Actually, you may not have to tell Cyc about the Beatles’ Yellow Submarine for long. Cyc is learning to read. Among the fine folks I met were a few pretty sharp linguistically-oriented artificial intelligence guys. They have a lot of what we built at Haley[2] and are using it with parsing technology that can extract plausible semantics without understanding all the grammatical nuances (or lack of grammaticality) in text.
Because Cyc knows a lot, and because it can make deductions using its formulas and default reasoning, Cyc can determine the plausible interpretations of phrases, such as whether a submarine can be cowardly and whether cowardice is relevant to an interpretation. Perhaps one could conjure up a sentence in which a retreating submarine was described as yellow, but more likely, the color would be related to a sighting of a submarine or a song, either of which interpretation Cyc could provide, no problem. Trust me, if Cyc doesn’t know that yellow things are relatively easy to see under various lighting conditions, it can handle it.
When I asked if he minded my posting this, founder and mentor from my Inference days, Doug Lenat, responded:
Cyc does actually know that only IntelligentAgents can be cowards, so a “yellow notebook” couldn’t be a coward, but then again submarines are so complex and autonomous that they are intelligent agents, in the ModernWarfare microtheory, so the ambiguity does indeed come back in after all!
Keep your eye on Cyc. It has been a long time coming, but the acceleration of the semantic web is not only driving the development of natural language processing technology, it will shortly start driving the need for much more reasoning and knowledge. Existing semantic web technologies only address ontologies. RIF will begin to address the logic that Cyc has already superceded. But no one is close to the knowledge that Cyc has ready to go.

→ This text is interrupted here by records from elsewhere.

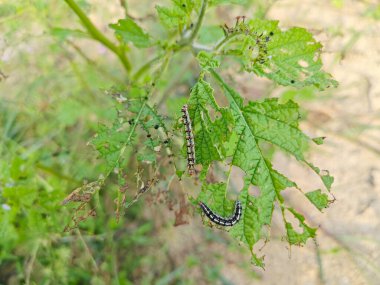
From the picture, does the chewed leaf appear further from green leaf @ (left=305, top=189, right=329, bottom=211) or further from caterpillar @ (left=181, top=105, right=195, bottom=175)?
green leaf @ (left=305, top=189, right=329, bottom=211)

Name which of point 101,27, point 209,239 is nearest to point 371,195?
point 209,239

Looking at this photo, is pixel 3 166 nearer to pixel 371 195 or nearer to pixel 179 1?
pixel 179 1

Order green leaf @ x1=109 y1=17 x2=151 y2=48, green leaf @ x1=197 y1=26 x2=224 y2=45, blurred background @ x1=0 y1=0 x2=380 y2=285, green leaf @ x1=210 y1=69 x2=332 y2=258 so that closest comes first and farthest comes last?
green leaf @ x1=210 y1=69 x2=332 y2=258 → green leaf @ x1=109 y1=17 x2=151 y2=48 → green leaf @ x1=197 y1=26 x2=224 y2=45 → blurred background @ x1=0 y1=0 x2=380 y2=285

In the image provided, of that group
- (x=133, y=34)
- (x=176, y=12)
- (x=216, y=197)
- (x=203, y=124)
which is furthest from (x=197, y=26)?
(x=216, y=197)

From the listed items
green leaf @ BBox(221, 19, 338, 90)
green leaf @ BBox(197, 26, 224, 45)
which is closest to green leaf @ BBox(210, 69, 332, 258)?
green leaf @ BBox(221, 19, 338, 90)

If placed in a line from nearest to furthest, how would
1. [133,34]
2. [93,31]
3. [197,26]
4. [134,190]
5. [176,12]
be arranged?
[176,12]
[197,26]
[133,34]
[93,31]
[134,190]

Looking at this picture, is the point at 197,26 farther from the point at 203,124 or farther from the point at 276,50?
the point at 203,124

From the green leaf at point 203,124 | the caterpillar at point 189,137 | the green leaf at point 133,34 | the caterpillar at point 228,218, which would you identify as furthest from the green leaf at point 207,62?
the caterpillar at point 228,218

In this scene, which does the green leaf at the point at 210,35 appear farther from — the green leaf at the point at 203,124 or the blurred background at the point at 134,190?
the green leaf at the point at 203,124
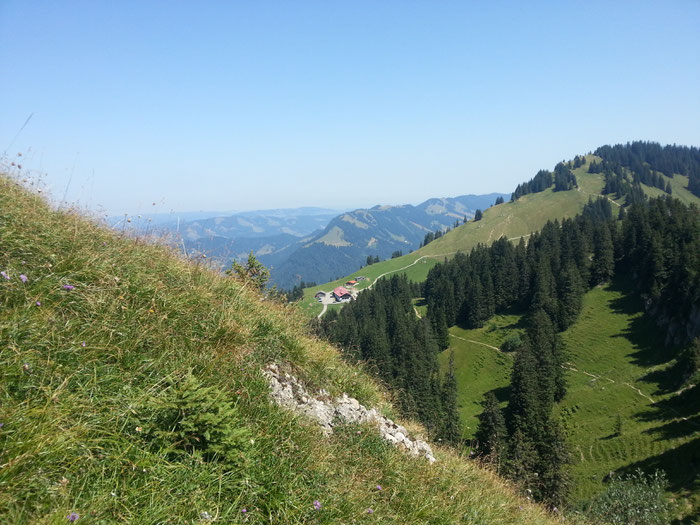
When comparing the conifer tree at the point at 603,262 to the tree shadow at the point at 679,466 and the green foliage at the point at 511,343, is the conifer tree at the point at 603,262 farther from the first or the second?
the tree shadow at the point at 679,466

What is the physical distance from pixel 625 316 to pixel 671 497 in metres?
63.4

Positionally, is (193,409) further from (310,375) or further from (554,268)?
(554,268)

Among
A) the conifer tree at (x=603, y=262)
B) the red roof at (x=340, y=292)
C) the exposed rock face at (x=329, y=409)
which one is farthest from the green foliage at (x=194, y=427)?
the red roof at (x=340, y=292)

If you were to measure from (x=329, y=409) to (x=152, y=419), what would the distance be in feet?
10.9

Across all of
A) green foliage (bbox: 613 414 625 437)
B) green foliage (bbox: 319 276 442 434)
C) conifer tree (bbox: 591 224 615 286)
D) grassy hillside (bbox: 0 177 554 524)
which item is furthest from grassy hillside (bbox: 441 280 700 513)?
grassy hillside (bbox: 0 177 554 524)

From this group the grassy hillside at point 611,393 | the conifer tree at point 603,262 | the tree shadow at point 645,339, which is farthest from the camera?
the conifer tree at point 603,262

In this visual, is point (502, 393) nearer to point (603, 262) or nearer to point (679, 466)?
point (679, 466)

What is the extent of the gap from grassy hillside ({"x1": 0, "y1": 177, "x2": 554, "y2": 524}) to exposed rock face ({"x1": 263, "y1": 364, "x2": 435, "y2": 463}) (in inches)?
12.8

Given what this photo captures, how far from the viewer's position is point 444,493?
5.04 metres

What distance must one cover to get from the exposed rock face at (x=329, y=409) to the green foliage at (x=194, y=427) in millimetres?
1544

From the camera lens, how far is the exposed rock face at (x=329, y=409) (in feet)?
18.2

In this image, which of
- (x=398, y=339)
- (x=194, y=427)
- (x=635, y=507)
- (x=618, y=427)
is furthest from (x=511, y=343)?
(x=194, y=427)

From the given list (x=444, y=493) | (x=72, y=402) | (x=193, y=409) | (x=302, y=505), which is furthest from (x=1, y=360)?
(x=444, y=493)

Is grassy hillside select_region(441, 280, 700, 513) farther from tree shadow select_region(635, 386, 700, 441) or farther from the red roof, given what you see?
the red roof
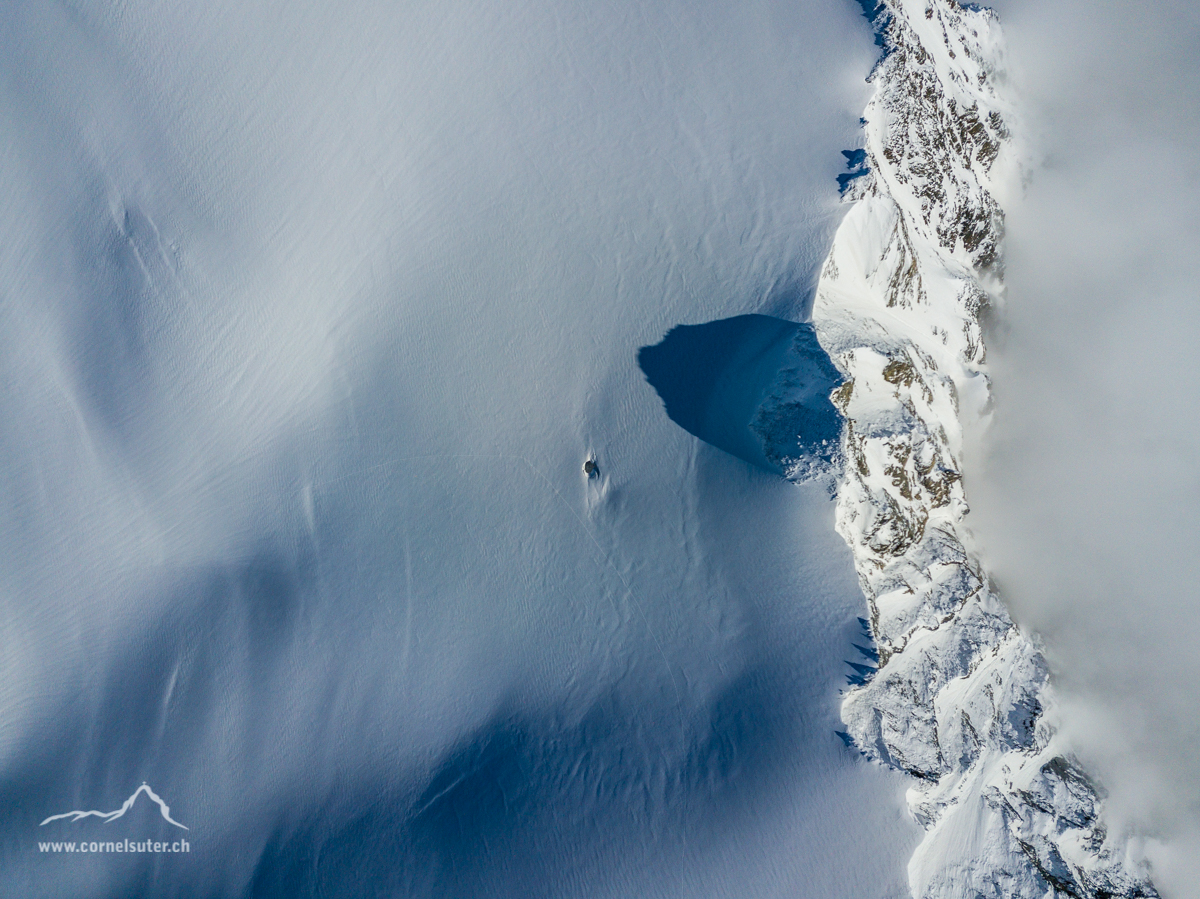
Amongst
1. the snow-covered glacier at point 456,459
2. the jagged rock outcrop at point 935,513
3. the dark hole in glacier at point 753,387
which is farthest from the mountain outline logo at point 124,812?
the jagged rock outcrop at point 935,513

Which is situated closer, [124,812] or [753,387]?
[124,812]

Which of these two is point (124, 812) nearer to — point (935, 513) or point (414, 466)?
point (414, 466)

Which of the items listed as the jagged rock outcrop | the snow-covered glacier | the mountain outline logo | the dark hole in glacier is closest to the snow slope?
the snow-covered glacier

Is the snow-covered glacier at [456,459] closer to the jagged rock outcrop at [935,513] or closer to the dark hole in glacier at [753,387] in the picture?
the dark hole in glacier at [753,387]

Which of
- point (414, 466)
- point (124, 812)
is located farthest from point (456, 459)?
point (124, 812)

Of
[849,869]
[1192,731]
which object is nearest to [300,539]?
[849,869]
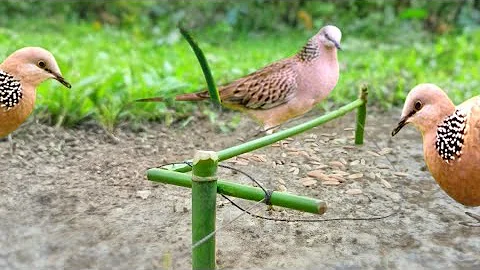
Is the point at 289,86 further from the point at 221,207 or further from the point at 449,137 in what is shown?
the point at 449,137

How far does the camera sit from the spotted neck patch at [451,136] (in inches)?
84.8

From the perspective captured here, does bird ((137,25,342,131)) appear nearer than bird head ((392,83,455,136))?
No

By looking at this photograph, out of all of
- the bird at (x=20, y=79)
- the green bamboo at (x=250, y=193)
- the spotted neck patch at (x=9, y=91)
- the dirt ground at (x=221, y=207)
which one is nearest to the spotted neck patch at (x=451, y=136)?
the dirt ground at (x=221, y=207)

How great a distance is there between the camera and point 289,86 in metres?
2.80

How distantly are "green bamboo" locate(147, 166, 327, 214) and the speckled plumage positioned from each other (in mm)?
520

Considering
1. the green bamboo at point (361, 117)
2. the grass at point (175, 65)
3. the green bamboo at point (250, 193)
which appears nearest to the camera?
the green bamboo at point (250, 193)

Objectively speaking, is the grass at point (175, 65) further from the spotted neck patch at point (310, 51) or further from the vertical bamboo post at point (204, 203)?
the vertical bamboo post at point (204, 203)

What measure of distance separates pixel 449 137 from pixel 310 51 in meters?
0.72

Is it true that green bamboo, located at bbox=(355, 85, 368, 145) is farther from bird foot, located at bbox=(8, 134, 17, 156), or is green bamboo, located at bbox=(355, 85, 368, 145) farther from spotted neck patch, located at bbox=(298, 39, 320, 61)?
bird foot, located at bbox=(8, 134, 17, 156)

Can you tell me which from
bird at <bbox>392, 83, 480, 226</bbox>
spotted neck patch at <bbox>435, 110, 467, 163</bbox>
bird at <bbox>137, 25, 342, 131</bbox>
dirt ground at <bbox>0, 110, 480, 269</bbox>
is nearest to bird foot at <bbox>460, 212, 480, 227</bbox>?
dirt ground at <bbox>0, 110, 480, 269</bbox>

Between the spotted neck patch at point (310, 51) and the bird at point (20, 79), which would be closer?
the bird at point (20, 79)

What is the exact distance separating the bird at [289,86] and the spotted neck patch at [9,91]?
410mm

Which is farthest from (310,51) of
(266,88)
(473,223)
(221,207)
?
(473,223)

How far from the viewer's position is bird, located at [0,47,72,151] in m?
2.50
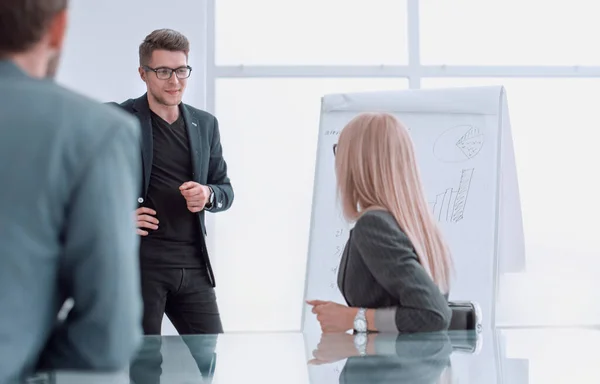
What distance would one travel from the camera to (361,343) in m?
2.02

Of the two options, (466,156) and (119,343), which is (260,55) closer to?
(466,156)

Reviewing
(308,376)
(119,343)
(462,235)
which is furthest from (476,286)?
(119,343)

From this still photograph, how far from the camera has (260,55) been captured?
5215 millimetres

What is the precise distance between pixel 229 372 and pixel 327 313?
47 centimetres

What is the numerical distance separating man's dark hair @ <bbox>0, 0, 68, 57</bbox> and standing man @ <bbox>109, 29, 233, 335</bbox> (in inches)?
83.0

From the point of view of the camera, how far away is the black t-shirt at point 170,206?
9.94 ft

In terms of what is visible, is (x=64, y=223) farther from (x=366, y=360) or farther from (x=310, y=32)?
(x=310, y=32)

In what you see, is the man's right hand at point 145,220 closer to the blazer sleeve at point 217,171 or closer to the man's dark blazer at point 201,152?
the man's dark blazer at point 201,152

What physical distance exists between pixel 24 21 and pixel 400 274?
1.28 meters

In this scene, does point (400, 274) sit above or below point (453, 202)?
below

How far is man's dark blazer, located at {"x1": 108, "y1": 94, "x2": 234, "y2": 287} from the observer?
121 inches

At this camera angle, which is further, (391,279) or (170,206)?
(170,206)

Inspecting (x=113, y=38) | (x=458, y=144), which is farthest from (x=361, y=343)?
(x=113, y=38)

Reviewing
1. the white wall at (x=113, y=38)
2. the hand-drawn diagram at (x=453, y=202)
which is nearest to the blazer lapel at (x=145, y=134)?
the hand-drawn diagram at (x=453, y=202)
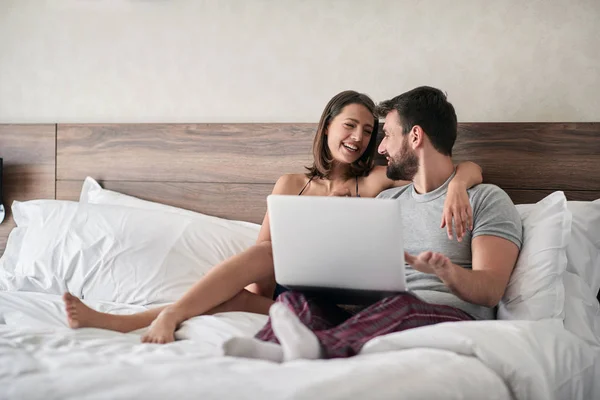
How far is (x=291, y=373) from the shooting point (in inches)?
44.8

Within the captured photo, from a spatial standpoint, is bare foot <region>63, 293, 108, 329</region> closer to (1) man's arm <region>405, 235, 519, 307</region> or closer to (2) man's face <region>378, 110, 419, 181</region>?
(1) man's arm <region>405, 235, 519, 307</region>

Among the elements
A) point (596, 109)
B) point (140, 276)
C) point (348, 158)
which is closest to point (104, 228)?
point (140, 276)

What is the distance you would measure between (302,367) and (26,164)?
215 centimetres

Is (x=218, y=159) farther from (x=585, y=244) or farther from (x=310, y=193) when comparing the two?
(x=585, y=244)

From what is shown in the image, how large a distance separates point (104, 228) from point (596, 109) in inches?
66.8

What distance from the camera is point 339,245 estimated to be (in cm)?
151

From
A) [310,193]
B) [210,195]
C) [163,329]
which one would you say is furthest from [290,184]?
[163,329]

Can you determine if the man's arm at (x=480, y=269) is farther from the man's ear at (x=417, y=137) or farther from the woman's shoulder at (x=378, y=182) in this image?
the woman's shoulder at (x=378, y=182)

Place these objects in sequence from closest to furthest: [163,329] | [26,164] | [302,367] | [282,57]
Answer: [302,367] → [163,329] → [282,57] → [26,164]

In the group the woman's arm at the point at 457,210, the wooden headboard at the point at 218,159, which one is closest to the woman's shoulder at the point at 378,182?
the wooden headboard at the point at 218,159

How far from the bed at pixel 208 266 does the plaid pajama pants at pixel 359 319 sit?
0.07m

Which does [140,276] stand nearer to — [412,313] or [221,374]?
[412,313]

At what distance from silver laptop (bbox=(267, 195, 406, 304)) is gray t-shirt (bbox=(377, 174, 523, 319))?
296 mm

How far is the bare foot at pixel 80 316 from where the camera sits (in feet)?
5.51
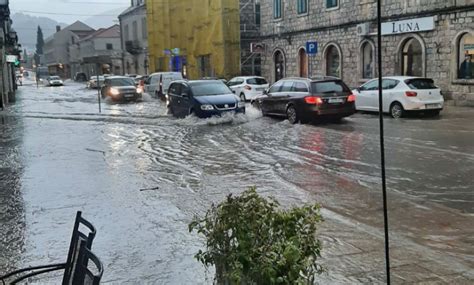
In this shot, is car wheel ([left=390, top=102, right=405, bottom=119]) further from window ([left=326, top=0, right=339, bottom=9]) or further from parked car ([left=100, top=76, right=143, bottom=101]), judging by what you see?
parked car ([left=100, top=76, right=143, bottom=101])

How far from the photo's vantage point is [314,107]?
17734 mm

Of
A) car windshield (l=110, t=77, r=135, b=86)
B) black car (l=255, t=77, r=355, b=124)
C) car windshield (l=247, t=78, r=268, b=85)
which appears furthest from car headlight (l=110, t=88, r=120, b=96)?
black car (l=255, t=77, r=355, b=124)

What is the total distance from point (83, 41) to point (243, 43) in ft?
199

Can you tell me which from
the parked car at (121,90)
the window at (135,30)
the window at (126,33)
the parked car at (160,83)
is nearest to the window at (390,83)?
the parked car at (160,83)

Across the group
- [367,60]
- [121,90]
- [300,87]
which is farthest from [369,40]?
[121,90]

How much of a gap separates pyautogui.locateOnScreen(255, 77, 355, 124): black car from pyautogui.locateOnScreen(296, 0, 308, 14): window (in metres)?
15.8

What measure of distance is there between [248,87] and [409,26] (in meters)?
9.52

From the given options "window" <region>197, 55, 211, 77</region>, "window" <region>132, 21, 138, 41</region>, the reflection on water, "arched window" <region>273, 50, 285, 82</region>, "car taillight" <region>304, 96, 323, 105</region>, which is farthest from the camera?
"window" <region>132, 21, 138, 41</region>

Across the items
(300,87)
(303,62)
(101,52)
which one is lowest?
(300,87)

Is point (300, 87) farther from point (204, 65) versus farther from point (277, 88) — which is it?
point (204, 65)

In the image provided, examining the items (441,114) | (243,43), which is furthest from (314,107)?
(243,43)

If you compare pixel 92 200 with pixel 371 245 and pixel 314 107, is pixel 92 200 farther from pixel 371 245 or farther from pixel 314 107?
pixel 314 107

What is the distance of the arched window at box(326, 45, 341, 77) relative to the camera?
3123cm

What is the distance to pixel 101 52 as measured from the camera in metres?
90.5
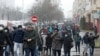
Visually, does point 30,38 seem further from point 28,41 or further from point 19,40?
point 19,40

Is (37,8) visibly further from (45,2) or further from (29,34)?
(29,34)

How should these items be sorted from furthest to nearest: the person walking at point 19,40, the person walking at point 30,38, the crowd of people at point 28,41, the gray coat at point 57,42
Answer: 1. the gray coat at point 57,42
2. the person walking at point 19,40
3. the person walking at point 30,38
4. the crowd of people at point 28,41

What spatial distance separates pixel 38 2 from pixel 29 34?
234 feet

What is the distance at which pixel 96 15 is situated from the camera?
51.0 meters

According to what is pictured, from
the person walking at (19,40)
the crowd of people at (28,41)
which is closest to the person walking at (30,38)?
the crowd of people at (28,41)

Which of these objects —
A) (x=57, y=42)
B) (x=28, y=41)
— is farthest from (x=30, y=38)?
→ (x=57, y=42)

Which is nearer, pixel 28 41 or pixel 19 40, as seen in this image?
pixel 28 41

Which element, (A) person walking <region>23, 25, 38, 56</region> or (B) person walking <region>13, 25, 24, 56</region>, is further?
(B) person walking <region>13, 25, 24, 56</region>

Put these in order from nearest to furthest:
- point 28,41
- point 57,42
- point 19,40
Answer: point 28,41 < point 19,40 < point 57,42

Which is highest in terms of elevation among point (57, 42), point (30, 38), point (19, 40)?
point (30, 38)

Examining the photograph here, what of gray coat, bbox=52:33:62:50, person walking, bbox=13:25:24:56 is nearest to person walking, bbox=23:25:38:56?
person walking, bbox=13:25:24:56

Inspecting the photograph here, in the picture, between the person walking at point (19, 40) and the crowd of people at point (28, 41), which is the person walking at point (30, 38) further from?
the person walking at point (19, 40)

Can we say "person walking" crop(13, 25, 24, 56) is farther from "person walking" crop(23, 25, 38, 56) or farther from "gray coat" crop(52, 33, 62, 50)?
"gray coat" crop(52, 33, 62, 50)

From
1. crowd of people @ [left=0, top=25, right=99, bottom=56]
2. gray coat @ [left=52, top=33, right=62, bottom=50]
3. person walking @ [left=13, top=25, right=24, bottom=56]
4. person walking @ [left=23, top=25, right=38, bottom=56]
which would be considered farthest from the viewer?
gray coat @ [left=52, top=33, right=62, bottom=50]
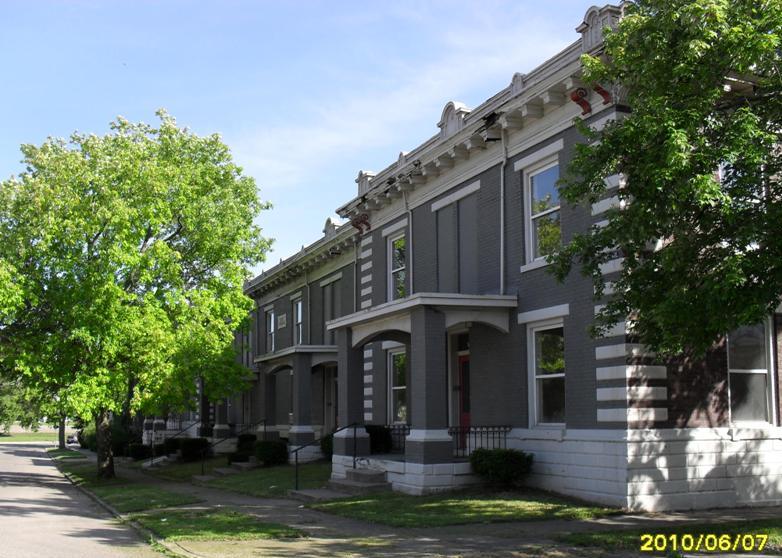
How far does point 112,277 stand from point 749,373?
16360 mm

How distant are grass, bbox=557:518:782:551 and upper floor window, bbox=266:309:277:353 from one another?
26.1 m

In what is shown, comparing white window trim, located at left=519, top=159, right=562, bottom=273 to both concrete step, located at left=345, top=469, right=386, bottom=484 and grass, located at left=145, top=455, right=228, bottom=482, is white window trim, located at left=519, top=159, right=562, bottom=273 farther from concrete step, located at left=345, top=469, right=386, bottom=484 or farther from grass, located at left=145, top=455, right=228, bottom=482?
grass, located at left=145, top=455, right=228, bottom=482

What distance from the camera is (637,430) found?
14.2 m

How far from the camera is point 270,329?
124 feet

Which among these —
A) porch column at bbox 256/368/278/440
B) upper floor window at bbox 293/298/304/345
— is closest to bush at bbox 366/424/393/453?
porch column at bbox 256/368/278/440

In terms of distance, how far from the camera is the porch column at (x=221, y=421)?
37.7 meters

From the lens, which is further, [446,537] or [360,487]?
[360,487]

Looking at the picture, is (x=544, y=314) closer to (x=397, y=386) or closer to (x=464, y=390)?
(x=464, y=390)


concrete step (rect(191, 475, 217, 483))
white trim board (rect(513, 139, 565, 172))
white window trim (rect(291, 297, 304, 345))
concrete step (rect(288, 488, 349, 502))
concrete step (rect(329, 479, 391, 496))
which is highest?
white trim board (rect(513, 139, 565, 172))

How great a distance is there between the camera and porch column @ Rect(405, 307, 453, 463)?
1697 centimetres

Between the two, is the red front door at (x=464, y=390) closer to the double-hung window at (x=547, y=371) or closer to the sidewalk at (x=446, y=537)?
the double-hung window at (x=547, y=371)

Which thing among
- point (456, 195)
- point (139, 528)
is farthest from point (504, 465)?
point (456, 195)

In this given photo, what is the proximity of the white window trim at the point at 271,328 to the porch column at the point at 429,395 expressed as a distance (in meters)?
20.1

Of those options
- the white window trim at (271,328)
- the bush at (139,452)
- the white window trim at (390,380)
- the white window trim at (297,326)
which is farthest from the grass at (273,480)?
the bush at (139,452)
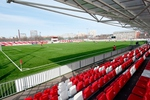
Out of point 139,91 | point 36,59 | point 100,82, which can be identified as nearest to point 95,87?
point 100,82

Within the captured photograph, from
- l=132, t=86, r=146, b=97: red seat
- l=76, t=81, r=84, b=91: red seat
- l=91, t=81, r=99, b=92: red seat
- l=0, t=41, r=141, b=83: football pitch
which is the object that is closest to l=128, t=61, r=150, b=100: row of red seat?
l=132, t=86, r=146, b=97: red seat

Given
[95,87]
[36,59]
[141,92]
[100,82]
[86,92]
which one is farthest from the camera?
[36,59]

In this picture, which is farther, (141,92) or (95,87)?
(95,87)

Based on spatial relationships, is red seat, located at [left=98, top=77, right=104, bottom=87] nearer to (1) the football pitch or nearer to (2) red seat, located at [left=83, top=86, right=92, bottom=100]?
(2) red seat, located at [left=83, top=86, right=92, bottom=100]

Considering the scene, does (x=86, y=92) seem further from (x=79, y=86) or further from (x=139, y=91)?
(x=139, y=91)

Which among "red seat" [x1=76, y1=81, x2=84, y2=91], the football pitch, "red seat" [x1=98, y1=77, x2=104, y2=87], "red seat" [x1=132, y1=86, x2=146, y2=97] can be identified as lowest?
the football pitch

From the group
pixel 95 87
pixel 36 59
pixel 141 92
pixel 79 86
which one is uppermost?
pixel 141 92

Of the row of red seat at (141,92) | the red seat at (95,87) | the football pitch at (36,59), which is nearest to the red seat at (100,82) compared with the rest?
the red seat at (95,87)

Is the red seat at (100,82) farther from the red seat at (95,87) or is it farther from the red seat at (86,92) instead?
the red seat at (86,92)

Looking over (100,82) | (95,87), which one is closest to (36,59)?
(100,82)

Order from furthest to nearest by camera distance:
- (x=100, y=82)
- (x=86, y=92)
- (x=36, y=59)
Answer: (x=36, y=59) < (x=100, y=82) < (x=86, y=92)

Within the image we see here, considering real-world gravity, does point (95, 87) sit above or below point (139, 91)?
below

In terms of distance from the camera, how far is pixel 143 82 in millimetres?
5152

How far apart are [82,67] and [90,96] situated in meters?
7.63
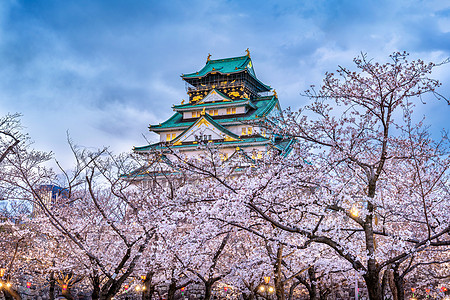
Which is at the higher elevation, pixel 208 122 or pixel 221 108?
pixel 221 108

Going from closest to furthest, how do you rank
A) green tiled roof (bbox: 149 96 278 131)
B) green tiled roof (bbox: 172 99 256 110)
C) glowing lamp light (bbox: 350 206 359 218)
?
glowing lamp light (bbox: 350 206 359 218) → green tiled roof (bbox: 149 96 278 131) → green tiled roof (bbox: 172 99 256 110)

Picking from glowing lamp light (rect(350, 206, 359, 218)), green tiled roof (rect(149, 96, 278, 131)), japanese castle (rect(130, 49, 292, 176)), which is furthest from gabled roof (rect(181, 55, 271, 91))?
glowing lamp light (rect(350, 206, 359, 218))

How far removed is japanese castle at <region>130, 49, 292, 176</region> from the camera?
134 ft

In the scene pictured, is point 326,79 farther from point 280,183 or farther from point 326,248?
point 326,248

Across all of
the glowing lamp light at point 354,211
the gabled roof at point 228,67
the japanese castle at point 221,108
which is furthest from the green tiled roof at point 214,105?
the glowing lamp light at point 354,211

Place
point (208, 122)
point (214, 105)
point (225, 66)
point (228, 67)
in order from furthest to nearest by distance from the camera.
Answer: point (225, 66) < point (228, 67) < point (214, 105) < point (208, 122)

[1] Cyc formulas and reasoning covers the practical aspects of first order logic and adds some interesting extras, especially micro-theories, which are a generalization of contexts or other approaches to hypothetical reasoning, such as using an assumptive truth maintenance system. The term ATMS reflects the work of Johan de Kleer, but the viewpoints introduced before then by Chuck Williams, one of my partners in crime in ART, are more general. Cyc takes that up and sideways a notch or two. This is fascinating technology that I will try to cover in the future.[2] that is, they built it on their own, independently, but it was stunningly similar, essentially because it’s essential!